§ **What to do**
Look for the line with "Momentum Grows: Update" in the data below, then reproduce word for word that line and every line after it. Leave out all pictures and add nothing.

---- Provided records

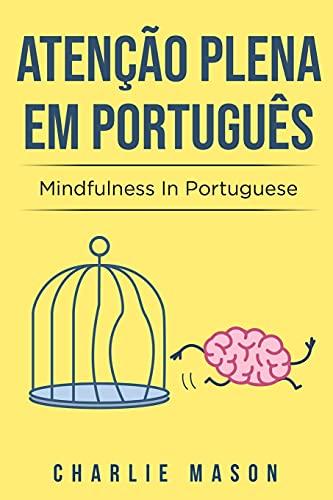 Atenção plena Em português/ Mindfulness In Portuguese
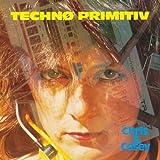 Techno Primitiv by Chris & Cosey (2012-05-23)
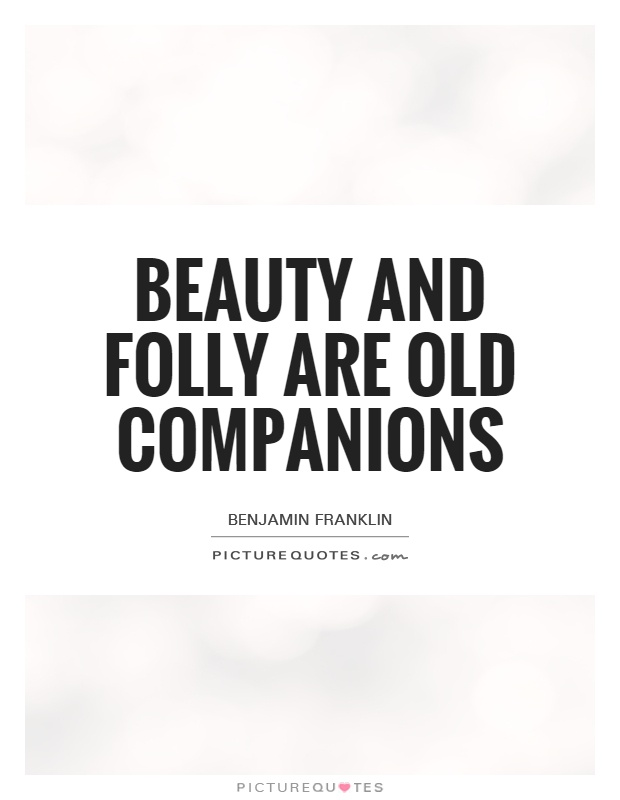 Beauty and folly are old companions Picture Quote #1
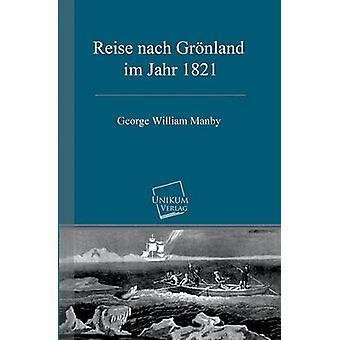 Reise nach Grnland im Jahr 1821 by Manby & George William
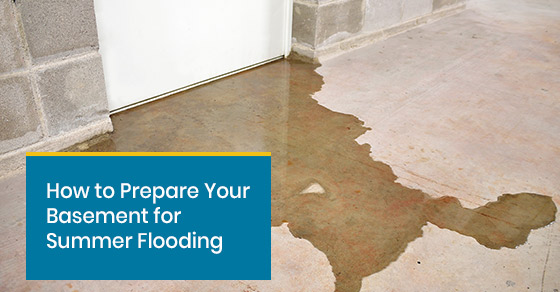 Tips on preparing the basement for summer flooding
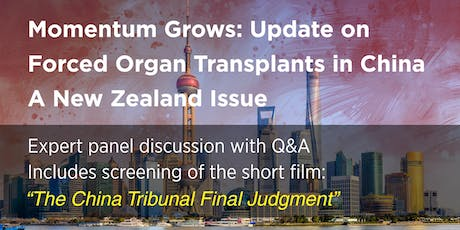 Momentum Grows: Update on Forced Organ Transplants in China - A NZ Issue tickets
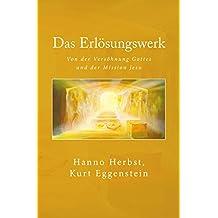 Das Erlösungswerk: Von der Versöhnung Gottes und der Mission Jesu (German Edition)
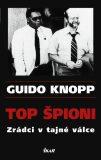 Top špioni Zrádci v tajné válce - Guido Knopp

--------

§ **Written answer**
 Momentum Grows: Update on Forced Organ Transplants in China - A NZ Issue tickets
 Das Erlösungswerk: Von der Versöhnung Gottes und der Mission Jesu (German Edition)
 Top špioni Zrádci v tajné válce - Guido Knopp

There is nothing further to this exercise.